The data:
※

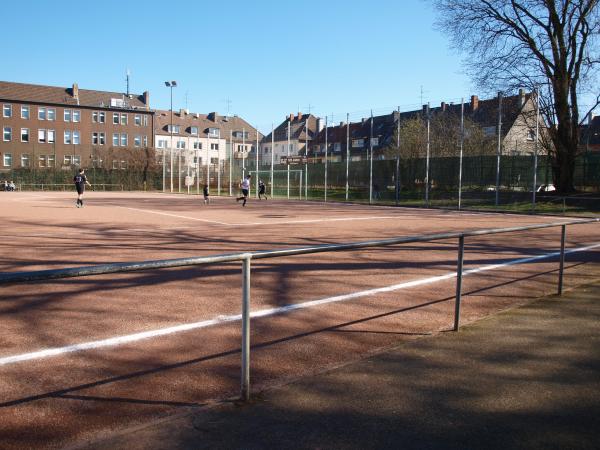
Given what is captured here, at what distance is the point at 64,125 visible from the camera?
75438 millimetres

※

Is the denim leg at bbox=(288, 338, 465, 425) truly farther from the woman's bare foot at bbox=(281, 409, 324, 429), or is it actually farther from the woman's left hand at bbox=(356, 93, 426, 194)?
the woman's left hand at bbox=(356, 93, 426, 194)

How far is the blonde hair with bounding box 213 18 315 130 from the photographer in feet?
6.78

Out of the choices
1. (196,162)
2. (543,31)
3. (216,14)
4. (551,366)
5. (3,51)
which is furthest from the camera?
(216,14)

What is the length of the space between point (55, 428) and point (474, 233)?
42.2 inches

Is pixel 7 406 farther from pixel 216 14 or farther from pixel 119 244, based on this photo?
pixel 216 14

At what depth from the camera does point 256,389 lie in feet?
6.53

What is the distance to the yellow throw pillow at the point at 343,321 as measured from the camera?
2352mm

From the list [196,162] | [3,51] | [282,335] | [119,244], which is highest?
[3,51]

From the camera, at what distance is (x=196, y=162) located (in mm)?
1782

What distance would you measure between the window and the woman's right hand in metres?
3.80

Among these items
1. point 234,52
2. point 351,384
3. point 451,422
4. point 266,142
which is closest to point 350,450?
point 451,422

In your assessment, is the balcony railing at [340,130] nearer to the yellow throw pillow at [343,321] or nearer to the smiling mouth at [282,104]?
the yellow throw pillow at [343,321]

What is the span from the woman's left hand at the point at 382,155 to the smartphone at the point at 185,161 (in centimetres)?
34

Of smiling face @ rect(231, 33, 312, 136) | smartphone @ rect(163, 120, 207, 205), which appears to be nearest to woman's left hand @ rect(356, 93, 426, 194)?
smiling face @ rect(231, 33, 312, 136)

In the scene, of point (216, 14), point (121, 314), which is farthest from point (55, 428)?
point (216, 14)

※

Goal: Which lines in the entries above contain the string "smartphone", with case counting? Select and copy each of those lines in full.

Correct response:
What is the span from the woman's left hand at the point at 382,155 to the smartphone at the point at 185,161 (in centimetres)?
Of smiling face @ rect(231, 33, 312, 136) | smartphone @ rect(163, 120, 207, 205), which appears to be nearest to woman's left hand @ rect(356, 93, 426, 194)?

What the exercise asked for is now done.